Requirement: Please turn every line of the items below into a numbered list, leaving out the blank lines.

┌─ Available data

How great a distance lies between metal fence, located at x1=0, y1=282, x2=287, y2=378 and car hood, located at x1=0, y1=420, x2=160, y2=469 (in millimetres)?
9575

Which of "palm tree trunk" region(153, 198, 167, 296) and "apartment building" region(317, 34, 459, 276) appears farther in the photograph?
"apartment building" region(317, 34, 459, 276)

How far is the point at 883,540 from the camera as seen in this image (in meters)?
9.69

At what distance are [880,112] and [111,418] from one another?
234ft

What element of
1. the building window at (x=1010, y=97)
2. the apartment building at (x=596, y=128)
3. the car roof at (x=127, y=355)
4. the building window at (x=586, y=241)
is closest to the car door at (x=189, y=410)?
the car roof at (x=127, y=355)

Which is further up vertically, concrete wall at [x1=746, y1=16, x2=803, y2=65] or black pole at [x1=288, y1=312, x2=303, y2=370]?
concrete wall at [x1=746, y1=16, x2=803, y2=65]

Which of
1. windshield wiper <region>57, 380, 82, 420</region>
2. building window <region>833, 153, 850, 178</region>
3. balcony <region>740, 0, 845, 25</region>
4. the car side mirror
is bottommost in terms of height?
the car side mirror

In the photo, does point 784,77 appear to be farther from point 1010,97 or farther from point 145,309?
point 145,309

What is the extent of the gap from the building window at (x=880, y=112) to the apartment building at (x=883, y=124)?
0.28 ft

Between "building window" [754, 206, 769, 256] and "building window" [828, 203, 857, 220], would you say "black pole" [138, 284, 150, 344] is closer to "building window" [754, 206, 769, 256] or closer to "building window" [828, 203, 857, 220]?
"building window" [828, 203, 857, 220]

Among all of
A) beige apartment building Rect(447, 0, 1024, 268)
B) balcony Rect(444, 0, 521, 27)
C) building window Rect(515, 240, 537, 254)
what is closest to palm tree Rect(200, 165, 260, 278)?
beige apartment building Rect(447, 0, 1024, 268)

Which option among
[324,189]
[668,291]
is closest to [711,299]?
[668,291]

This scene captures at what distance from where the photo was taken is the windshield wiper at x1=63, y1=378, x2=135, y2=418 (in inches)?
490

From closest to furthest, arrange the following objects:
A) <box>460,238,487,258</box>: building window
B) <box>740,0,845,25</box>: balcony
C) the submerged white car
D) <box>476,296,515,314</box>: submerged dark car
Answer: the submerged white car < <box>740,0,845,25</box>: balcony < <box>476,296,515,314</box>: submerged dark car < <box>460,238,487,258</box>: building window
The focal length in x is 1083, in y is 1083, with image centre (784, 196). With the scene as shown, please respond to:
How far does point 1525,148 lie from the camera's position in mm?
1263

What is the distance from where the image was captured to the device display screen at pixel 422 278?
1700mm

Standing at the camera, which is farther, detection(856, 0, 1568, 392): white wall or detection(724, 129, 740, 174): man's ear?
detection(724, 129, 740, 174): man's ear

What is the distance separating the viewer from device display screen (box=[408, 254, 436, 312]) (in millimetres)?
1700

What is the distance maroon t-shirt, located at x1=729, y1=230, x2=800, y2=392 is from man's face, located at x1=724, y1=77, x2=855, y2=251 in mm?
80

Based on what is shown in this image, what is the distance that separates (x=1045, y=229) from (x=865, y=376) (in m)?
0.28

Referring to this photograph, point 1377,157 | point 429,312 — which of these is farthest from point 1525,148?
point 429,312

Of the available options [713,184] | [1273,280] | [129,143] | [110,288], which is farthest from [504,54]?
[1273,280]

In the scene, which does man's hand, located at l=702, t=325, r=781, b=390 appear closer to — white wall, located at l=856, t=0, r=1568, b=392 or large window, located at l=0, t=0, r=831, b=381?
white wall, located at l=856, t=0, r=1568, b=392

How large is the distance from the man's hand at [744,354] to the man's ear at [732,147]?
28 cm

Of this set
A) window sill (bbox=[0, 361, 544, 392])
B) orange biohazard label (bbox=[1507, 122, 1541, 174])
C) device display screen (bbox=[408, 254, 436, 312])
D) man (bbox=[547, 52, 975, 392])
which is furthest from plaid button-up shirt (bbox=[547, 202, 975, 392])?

└─

Full response:
1. How great a distance lies between metal fence, located at x1=0, y1=282, x2=287, y2=378 and car hood, located at x1=0, y1=420, x2=160, y2=469 (in millimetres)?
2. 9575
3. Which of "palm tree trunk" region(153, 198, 167, 296) and "apartment building" region(317, 34, 459, 276) appears farther in the photograph?
4. "apartment building" region(317, 34, 459, 276)
5. How far is the point at 883,540 from the camera as seen in this image (in meters)?
6. 9.69
7. At what distance are [880,112] and [111,418] from one another?
8. 234ft
9. What element of
10. 1. the building window at (x=1010, y=97)
11. 2. the apartment building at (x=596, y=128)
12. 3. the car roof at (x=127, y=355)
13. 4. the building window at (x=586, y=241)
14. is closest to the car door at (x=189, y=410)?
15. the car roof at (x=127, y=355)
16. Which is further up vertically, concrete wall at [x1=746, y1=16, x2=803, y2=65] or black pole at [x1=288, y1=312, x2=303, y2=370]?
17. concrete wall at [x1=746, y1=16, x2=803, y2=65]
18. Which of
19. 1. windshield wiper <region>57, 380, 82, 420</region>
20. 2. building window <region>833, 153, 850, 178</region>
21. 3. balcony <region>740, 0, 845, 25</region>
22. 4. the car side mirror
23. is bottommost in terms of height?
24. the car side mirror
25. In the photo, does point 784,77 appear to be farther from point 1010,97 or farther from point 145,309?
26. point 145,309
27. What is the extent of the gap from the building window at (x=880, y=112) to the apartment building at (x=883, y=124)?
28. 0.28 ft
29. Between "building window" [754, 206, 769, 256] and "building window" [828, 203, 857, 220], would you say "black pole" [138, 284, 150, 344] is closer to "building window" [754, 206, 769, 256] or closer to "building window" [828, 203, 857, 220]?
30. "building window" [828, 203, 857, 220]
31. Among all of
32. A) beige apartment building Rect(447, 0, 1024, 268)
33. B) balcony Rect(444, 0, 521, 27)
34. C) building window Rect(515, 240, 537, 254)
35. what is closest to palm tree Rect(200, 165, 260, 278)?
36. beige apartment building Rect(447, 0, 1024, 268)
37. Which option among
38. [324,189]
39. [668,291]
40. is closest to [711,299]?
41. [668,291]
42. This scene captures at what distance from where the photo was taken is the windshield wiper at x1=63, y1=378, x2=135, y2=418 (in inches)?
43. 490
44. From closest to furthest, arrange the following objects:
45. A) <box>460,238,487,258</box>: building window
46. B) <box>740,0,845,25</box>: balcony
47. C) the submerged white car
48. D) <box>476,296,515,314</box>: submerged dark car
49. Answer: the submerged white car < <box>740,0,845,25</box>: balcony < <box>476,296,515,314</box>: submerged dark car < <box>460,238,487,258</box>: building window
50. The focal length in x is 1083, in y is 1083, with image centre (784, 196). With the scene as shown, please respond to:
51. How far does point 1525,148 lie from the camera's position in mm?
52. 1263
53. What is the distance from where the image was captured to the device display screen at pixel 422 278?
54. 1700mm
55. Standing at the camera, which is farther, detection(856, 0, 1568, 392): white wall or detection(724, 129, 740, 174): man's ear?
56. detection(724, 129, 740, 174): man's ear
57. What is the distance separating the viewer from device display screen (box=[408, 254, 436, 312]) (in millimetres)?
58. 1700
59. What is the distance maroon t-shirt, located at x1=729, y1=230, x2=800, y2=392 is from man's face, located at x1=724, y1=77, x2=855, y2=251 in mm?
60. 80
61. Based on what is shown in this image, what is the distance that separates (x=1045, y=229) from (x=865, y=376) (in m)?
62. 0.28
63. Referring to this photograph, point 1377,157 | point 429,312 — which of these is farthest from point 1525,148?
64. point 429,312
65. Of the available options [713,184] | [1273,280] | [129,143] | [110,288], which is farthest from [504,54]?
66. [1273,280]
67. In the scene, which does man's hand, located at l=702, t=325, r=781, b=390 appear closer to — white wall, located at l=856, t=0, r=1568, b=392 or large window, located at l=0, t=0, r=831, b=381?
68. white wall, located at l=856, t=0, r=1568, b=392
69. How large is the distance from the man's hand at [744,354] to the man's ear at [732,147]?
70. 28 cm
71. Of this set
72. A) window sill (bbox=[0, 361, 544, 392])
73. B) orange biohazard label (bbox=[1507, 122, 1541, 174])
74. C) device display screen (bbox=[408, 254, 436, 312])
75. D) man (bbox=[547, 52, 975, 392])
76. which is furthest from plaid button-up shirt (bbox=[547, 202, 975, 392])?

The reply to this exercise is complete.